Baroida was founded by Ben Colbran and wife Norma in the early 1960s, after purchasing the land from an indigenous man named Taro. At that time, the surrounding land was mostly grassland so for the first two years, Ben primarily cultivated vegetables that he would sell in the coastal town of Lae. In 1965, Ben followed the the government's encouragement to plant coffee, which thrived in this micro-climate. Ben owned Baroida until 1979 when he sold the land to a trust, but Ben's son, Nichol, stayed to manage. Nichol managed the operation until 1991 when he left to work on other projects. In 1997 he bought the land back, but, in those 6 short years while Nichol was gone, the farm had been mismanaged and had fallen into disrepair. Fortunately, the Colbran family immediately started to turn things around, all the while helping to create positive livelihoods for a lot of the local producers around the farm. In 2005 Nichol's son Chris moved back to the farm to work on many of the projects, in particular the cherry-purchasing Tairora project and the parchment-purchasing Lamari project. Chris's wife Melody has also been an integral part of the Colbran farm and, among many other contributions, she has helped build a local school for the community.
 
Another person of note is coffee veteran Stephen Romrundi, Baroida's Extension and Sustainability Officer, who hails from Mt. Hagen and came to Baroida in 2007 to help with the Tairora Network. In 2012, Stephen helped Counter Culture in separating varieties from the farm for tasting, and we always think of Stephen when it comes to projects that include the agronomy side of the farm.
 

Notes

Lot Specifics: June 27 & 28, 2013
Varieties: Typica, Bourbon, Arusha, MondoNovo (less than 10% Caturra,)

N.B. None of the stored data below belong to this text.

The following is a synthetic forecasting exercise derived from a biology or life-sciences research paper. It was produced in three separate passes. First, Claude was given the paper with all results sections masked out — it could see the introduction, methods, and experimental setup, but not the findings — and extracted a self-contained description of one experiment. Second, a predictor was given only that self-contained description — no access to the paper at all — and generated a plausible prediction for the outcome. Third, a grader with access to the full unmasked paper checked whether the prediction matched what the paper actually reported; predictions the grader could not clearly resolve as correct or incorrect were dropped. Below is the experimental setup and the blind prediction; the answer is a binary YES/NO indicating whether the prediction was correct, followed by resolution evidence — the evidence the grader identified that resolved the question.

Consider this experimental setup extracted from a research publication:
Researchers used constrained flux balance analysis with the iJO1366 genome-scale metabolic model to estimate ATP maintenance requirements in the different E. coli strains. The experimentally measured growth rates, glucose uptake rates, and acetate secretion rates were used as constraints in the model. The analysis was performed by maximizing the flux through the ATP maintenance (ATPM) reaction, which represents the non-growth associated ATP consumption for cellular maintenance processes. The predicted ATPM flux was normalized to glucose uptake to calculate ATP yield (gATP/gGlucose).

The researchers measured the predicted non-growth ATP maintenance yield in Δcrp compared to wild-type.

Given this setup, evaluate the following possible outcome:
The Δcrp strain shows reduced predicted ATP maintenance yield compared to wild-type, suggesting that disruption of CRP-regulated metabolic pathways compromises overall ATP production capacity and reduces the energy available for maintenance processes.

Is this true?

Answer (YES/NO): NO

Elevation: 1,600 - 1,865 meters
Post-Harvest Process: Washed, Coffee is pulped using disk pulpers, and dry fermented for 36 hours. After
fermentation, mucilage is removed by pumping the coffee through pipes (Two lots this year were also post fermentation soaked, and we are still awaiting the final results of this experimentation.). Dried with outdoor tarps and mechanical dryers. Coffee is dried on plastic tarps on the ground, and drying times vary greatly on climate and can range from a few days to over 30 days. The last few years, drying has been a challenge as weather has been unpredictable and unseasonably rainy. This causes the Colbrans to use the mechanical drier more frequently, even though the tarps are preferred (This past harvest, more than 95% of the coffee for our lots though were dried solely using tarp drying. This year, after much conversation with Counter Culture, the Colbrans also built an amazing raised bed, which some experimental lots are being produced on, as well.).